*** Opening of Material for this exercise ***

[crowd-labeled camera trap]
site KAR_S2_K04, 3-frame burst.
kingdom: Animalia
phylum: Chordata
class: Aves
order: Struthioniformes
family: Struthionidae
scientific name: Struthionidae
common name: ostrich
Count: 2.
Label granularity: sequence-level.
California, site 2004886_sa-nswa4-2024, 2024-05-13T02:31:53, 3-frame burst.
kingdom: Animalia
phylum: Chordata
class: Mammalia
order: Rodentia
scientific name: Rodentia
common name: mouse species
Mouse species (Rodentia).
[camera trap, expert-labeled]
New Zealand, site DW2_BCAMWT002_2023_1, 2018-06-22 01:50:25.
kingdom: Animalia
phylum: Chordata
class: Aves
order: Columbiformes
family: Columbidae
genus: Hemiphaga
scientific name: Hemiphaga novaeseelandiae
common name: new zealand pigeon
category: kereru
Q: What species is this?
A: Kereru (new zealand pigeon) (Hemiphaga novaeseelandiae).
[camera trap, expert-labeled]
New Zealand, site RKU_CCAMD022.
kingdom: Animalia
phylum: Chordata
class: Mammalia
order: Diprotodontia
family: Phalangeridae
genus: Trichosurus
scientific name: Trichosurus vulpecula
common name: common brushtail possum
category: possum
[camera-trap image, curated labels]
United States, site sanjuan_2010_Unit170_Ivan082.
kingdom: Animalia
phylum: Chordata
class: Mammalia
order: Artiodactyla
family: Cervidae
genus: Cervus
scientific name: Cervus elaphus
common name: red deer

*** Close of Material for this exercise ***

## Task details
Your response must consist of the entries, reproduced exactly.

## Solution for this exercise
[crowd-labeled camera trap]
site KAR_S2_K04, 3-frame burst.
kingdom: Animalia
phylum: Chordata
class: Aves
order: Struthioniformes
family: Struthionidae
scientific name: Struthionidae
common name: ostrich
Count: 2.
Label granularity: sequence-level.
California, site 2004886_sa-nswa4-2024, 2024-05-13T02:31:53, 3-frame burst.
kingdom: Animalia
phylum: Chordata
class: Mammalia
order: Rodentia
scientific name: Rodentia
common name: mouse species
Mouse species (Rodentia).
[camera trap, expert-labeled]
New Zealand, site DW2_BCAMWT002_2023_1, 2018-06-22 01:50:25.
kingdom: Animalia
phylum: Chordata
class: Aves
order: Columbiformes
family: Columbidae
genus: Hemiphaga
scientific name: Hemiphaga novaeseelandiae
common name: new zealand pigeon
category: kereru
Q: What species is this?
A: Kereru (new zealand pigeon) (Hemiphaga novaeseelandiae).
[camera trap, expert-labeled]
New Zealand, site RKU_CCAMD022.
kingdom: Animalia
phylum: Chordata
class: Mammalia
order: Diprotodontia
family: Phalangeridae
genus: Trichosurus
scientific name: Trichosurus vulpecula
common name: common brushtail possum
category: possum
[camera-trap image, curated labels]
United States, site sanjuan_2010_Unit170_Ivan082.
kingdom: Animalia
phylum: Chordata
class: Mammalia
order: Artiodactyla
family: Cervidae
genus: Cervus
scientific name: Cervus elaphus
common name: red deer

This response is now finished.